JPC It seems photography has to point towards something else, beyond the simple description of literal surfaces, in order to achieve that.

CS Photography serves as a trigger and not simply a mnemonic device. What I’m trying to make are emotional triggers. When someone looks at them it’s not that they remember, “Oh I remember a place, like that.” it’s that they look and say, “I remember feeling like that.” And that moves toward a different sense.

I think that there’s a difference between photography that is overtly sentimental. I’m not interested in that at all. I’m more interested in something being visually enigmatic enough to engage someone and to hold them there. A photograph that’s overtly romantic or sentimental only has one possible point of completion for the viewer.

The ones that I find totally captivating are the ones that are enigmatic. I can come into it. I don’t want something that’s so cryptic that I can’t approach it but there’s a hook there, it brings me into it but it doesn’t give itself up completely at once. You come to know it better. I pay attention to how someone’s eye moves through a print. Christopher James calls it visual traffic. I call it visual choreography. That’s extremely important to me because without it the viewer’s just going to pass you by. So the student says, can you talk about composition? I say probably not but I can show you some things that I’m interested in and that I think moves people past the notion that there is a formula that you can impose upon a scene to make it effective.

JPC One of the greatest things the arts offers us is a renewed sense of wonder, that there is life beyond our established boundaries, and it is all miraculous.

CS Absolutely. The photograph that I look at most often for that is your father’s photograph, Galaxy Apple. That’s such a wonderful photograph to show someone when you’re trying to talk about the idea between representation and expression. It’s just one of those wonderful no-brainers that you just show somebody and if they don’t get that one then there may not be any hope.

JPC I agree, it highlights the metaphoric power possible in the photograph (it may be simile rather than metaphor), its ability to suggest another dimension at the same time rendering what’s there with an unparalleled exactness. It’s extraordinary that that can happen.

CS And it happens a lot. You know, it happens a lot.

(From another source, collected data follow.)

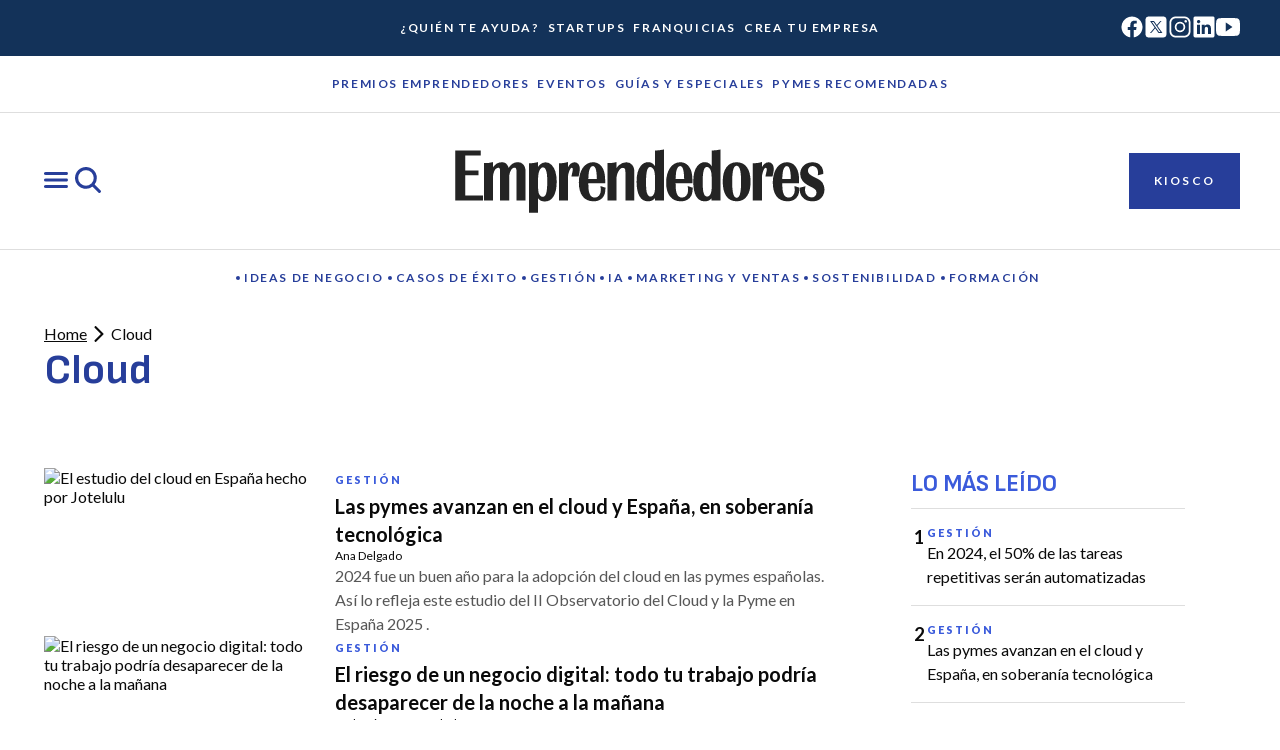

--- FILE ---
content_type: text/javascript; charset=utf-8
request_url: https://www.emprendedores.es/_nuxt/CSYgBGW-.js
body_size: 651
content:
import H from"./CWvrJ1qZ.js";import L from"./TNh7Ueiw.js";import{u as F,_ as E,T as M}from"./CYsJRqMD.js";import Q from"./CHvLsid2.js";import S from"./BLzpAgQ4.js";import V from"./CFuV4wTb.js";import{u as W}from"./BHh1jJG3.js";import{u as q}from"./BqXLqzp7.js";import{u as A}from"./CEIDvfM-.js";import{l as D,d as l,a3 as G,m as J,H as O,W as x,P as u,J as y,u as o,U,S as a}from"./B0coufI_.js";import"./p0TE2HL-.js";import"./Cpc_DI4C.js";import"./CorMFDp3.js";import"./DYkcua0p.js";import"./ByTnIyAP.js";import"./CV9jDyCq.js";import"./CG-VbfYz.js";import"./BVwXw-b2.js";import"./BkCUcKi2.js";import"./DAnwNJjl.js";const $={class:"page-tag"},de=D({__name:"[tag]",async setup(j){var f,d,b,k,v,h,g;let s,c;const m=W(),C=(f=F().params)==null?void 0:f.tag,t=l({}),p=l({}),r=l(!1),i={slug:C},P={name:"advertisement",attributes:{id:""}},{data:n,error:N}=([s,c]=G(()=>q(S,i)),s=await s,c(),s);if(m.validatePage(n,N,"tag")){const e=n.value.tag||{};t.value={breadcrumbs:((d=e==null?void 0:e.seo)==null?void 0:d.breadcrumbs)||[],title:(e==null?void 0:e.name)||"",description:((b=e==null?void 0:e.info)==null?void 0:b.description)||"",blocks:[...(e==null?void 0:e.posts.blocks)||[],P],lastPost:((v=(k=e==null?void 0:e.posts)==null?void 0:k.pageInfo)==null?void 0:v.endCursor)||"",hasNextPage:((g=(h=e==null?void 0:e.posts)==null?void 0:h.pageInfo)==null?void 0:g.hasNextPage)||!1,mostRead:(e==null?void 0:e.mostRead)||[]},p.value=n.value.newsletterForm||{},e.seo!==null&&m.addSEOInfo(e)}const _=J(()=>{if(!t.value.blocks.length)return[];const e=[...t.value.blocks];return t.value.mostRead&&e.push(t.value.mostRead),e}),w=async()=>{r.value=!0;const e=await A(V,{...i,postId:t.value.lastPost});r.value=!1,t.value.blocks.push(...e.data.tag.posts.blocks),t.value.lastPost=e.data.tag.posts.pageInfo.endCursor,t.value.hasNextPage=e.data.tag.posts.pageInfo.hasNextPage};return(e,z)=>{const B=H,I=L,R=E;return a(),O("main",$,[x(B,{attributes:{breadcrumbs:o(t).breadcrumbs,title:o(t).title}},null,8,["attributes"]),o(_).length?(a(),u(I,{key:0,attributes:{layout:1,hasFeaturedLayout:!1},blocks:o(_)},{default:U(()=>[o(r)?(a(),u(Q,{key:0})):o(t).hasNextPage?(a(),u(M,{key:1,label:"Cargar más noticias",type:"secondary",class:"category__button",onClick:w})):y("",!0)]),_:1},8,["blocks"])):y("",!0),x(R,{attributes:o(p)},null,8,["attributes"])])}}});export{de as default};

I remember in that wonderful movie, Il Postino, when the postman desperately, desperately wants to be a poet so he can win the love of his life. Also he’s just charmed with the kind of person that Neruda is. Neruda goes away and doesn’t come back. The young man goes out with his tape recorder and he holds the microphone up and says, these are the stars. That is one of the most wonderful concepts. Listen to the stars. And what it’s implying is that we exist, we live, with all of our senses. And so photography or photographs, while they’re made with the eye, I think if they really move to a strong point they’re made with everything. Bresson used to say that photography was great because you’d be out there and your body would be filled with air and you’d be alive.